|Nottinghamshire - bounded by Lincolnshire, Yorkshire, Derbyshire and Leicestershire - was once part of the homeland of the Coritani tribe and was later settled by Romans, Saxons and Danes.
The name of Robin Hood first appeared in William Langland's 14th century poem 'The Vision of Piers Plowmans'. According to tradition, he led a band of merry men against the forces of law and order in the shape of King John and the ruthless Sheriff of Nottingham. Tucked away in Sherwood Forest, they ate the king's deer in defiance of punishments such as disfigurement and blinding.
|Nearby Worksop is the world-famous limestone gorge of Creswell Crags, an area honeycombed with caves and one of the most northerly places visited by our Neanderthal ancestors. Stone tools and animal remains have been discovered in the caves.
The great city of Nottingham should not be missed and offers a litany of enthralling museums. Its modern name derives from an Anglo-Saxon chieftain called Snot - hence Snotingham! It possesses an evocative 11th century castle - erected by William the Conqueror and rebuilt by the Duke of Newcastle in the 18th century – and has surprises round every corner. A combination of the old and new, the city is a major seat of learning, an industrial giant and a place of ancient buildings.
|Its annual Goose Fair dates back to the Middle Ages, as does an inn called 'Trip to Jerusalem', which is hewn into a rock. It is said to be England's oldest public house.
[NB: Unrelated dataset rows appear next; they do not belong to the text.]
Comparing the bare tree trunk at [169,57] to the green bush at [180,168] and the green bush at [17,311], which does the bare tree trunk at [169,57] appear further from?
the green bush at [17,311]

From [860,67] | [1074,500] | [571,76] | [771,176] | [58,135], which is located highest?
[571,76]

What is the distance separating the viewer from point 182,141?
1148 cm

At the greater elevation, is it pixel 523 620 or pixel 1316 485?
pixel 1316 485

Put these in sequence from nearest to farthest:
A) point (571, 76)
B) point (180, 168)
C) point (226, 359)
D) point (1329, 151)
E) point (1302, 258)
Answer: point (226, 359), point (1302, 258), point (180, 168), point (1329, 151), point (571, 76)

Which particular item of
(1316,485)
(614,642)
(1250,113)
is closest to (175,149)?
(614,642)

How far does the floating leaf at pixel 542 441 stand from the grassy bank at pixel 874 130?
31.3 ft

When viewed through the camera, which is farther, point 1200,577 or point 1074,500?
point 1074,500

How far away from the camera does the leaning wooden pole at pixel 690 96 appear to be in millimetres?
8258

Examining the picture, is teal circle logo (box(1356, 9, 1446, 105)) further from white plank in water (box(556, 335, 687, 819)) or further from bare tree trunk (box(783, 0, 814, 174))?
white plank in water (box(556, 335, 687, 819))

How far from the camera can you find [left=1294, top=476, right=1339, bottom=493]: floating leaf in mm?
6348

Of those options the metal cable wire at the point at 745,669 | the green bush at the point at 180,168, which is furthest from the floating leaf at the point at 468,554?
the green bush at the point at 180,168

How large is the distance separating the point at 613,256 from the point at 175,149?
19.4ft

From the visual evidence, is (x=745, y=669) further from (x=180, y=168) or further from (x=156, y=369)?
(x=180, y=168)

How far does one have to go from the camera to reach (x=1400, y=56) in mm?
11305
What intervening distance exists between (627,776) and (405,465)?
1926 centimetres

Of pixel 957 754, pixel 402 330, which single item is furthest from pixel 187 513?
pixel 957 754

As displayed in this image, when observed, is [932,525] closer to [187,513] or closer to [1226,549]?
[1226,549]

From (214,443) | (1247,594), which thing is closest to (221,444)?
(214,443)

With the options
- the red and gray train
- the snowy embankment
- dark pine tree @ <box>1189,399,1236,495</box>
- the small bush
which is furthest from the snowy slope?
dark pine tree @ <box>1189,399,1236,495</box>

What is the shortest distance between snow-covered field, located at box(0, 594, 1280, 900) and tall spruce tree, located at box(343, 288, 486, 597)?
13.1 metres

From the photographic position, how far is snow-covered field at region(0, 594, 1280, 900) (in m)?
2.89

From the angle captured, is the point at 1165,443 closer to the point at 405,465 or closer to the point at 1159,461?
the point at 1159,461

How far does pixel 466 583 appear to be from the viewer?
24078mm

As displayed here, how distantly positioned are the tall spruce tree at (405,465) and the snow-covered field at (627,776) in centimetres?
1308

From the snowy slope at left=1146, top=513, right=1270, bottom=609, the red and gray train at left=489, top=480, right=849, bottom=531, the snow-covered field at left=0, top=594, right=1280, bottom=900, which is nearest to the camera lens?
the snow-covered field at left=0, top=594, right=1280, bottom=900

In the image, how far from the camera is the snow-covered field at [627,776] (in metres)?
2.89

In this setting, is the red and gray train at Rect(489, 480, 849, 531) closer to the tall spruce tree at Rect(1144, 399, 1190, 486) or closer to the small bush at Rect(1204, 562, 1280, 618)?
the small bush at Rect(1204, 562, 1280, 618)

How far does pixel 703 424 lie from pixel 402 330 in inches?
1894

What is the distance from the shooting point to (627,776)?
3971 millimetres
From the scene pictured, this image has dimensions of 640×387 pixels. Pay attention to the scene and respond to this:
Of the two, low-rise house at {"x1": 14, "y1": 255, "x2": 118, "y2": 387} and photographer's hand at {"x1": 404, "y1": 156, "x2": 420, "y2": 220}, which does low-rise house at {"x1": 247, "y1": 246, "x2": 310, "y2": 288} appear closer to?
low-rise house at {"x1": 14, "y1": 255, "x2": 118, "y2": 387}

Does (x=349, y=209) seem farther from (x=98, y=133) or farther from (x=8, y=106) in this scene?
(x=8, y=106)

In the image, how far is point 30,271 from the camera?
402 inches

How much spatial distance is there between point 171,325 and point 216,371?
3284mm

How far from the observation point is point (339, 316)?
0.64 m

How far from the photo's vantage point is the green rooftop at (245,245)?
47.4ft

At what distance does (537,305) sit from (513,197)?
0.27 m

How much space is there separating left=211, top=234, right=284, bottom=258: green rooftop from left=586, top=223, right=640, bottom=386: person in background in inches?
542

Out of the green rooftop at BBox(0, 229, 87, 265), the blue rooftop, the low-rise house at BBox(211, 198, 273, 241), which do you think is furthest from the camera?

Nottingham was then a prosperous market town but in the 18th century its population increased fivefold as its hosiery and lace industries boomed thanks to steam-powered machinery. Beneath its bustling streets is a remarkable labyrinth of more than 400 man-made caves. These have been transformed into a series of living museums, including old-time shops and a Victorian slum.